■ **The problem**:
Starting at the first line and ending with the line that contains "(359,155) → (461,185)", write the lines out again, replacing "camera" with "viewer" and leaving everything else the same.

┄┄┄┄┄┄

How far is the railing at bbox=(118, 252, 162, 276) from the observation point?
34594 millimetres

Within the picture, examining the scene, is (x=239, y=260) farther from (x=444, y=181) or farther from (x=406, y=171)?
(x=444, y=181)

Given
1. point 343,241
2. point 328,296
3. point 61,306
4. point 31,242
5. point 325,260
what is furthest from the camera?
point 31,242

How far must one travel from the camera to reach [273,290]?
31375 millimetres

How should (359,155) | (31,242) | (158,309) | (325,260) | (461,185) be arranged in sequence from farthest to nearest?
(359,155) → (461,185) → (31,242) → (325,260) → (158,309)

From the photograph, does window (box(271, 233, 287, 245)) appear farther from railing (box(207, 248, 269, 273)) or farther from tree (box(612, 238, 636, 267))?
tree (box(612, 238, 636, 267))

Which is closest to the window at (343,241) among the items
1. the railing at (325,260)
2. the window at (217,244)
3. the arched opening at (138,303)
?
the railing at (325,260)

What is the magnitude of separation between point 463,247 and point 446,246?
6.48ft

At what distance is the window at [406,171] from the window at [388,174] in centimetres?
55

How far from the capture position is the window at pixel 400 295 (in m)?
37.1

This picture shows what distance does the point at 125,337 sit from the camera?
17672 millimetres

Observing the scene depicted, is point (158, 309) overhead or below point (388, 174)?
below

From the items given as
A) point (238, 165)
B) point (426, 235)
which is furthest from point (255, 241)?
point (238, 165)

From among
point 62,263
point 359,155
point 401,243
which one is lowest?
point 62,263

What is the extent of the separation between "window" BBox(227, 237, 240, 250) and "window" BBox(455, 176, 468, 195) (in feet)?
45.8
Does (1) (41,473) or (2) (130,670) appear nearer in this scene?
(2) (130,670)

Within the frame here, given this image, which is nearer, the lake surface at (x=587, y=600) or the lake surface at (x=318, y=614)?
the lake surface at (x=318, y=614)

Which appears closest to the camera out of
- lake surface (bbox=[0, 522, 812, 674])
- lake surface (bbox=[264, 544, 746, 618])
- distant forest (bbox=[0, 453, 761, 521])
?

┄┄┄┄┄┄

■ **Written reply**:
How far is the railing at bbox=(118, 252, 162, 276) from the observation point?
34594 millimetres

Within the picture, examining the scene, is (x=239, y=260) farther from (x=444, y=181) or farther from (x=406, y=171)?
(x=444, y=181)

Given
1. point 343,241
2. point 328,296
3. point 61,306
4. point 31,242
5. point 325,260
what is furthest from the viewer?
point 31,242

How far must one travel from the viewer to reach [273,290]?
31375 millimetres

How should (359,155) | (31,242) | (158,309) | (325,260) | (461,185) be arranged in sequence from farthest to nearest?
(359,155) → (461,185) → (31,242) → (325,260) → (158,309)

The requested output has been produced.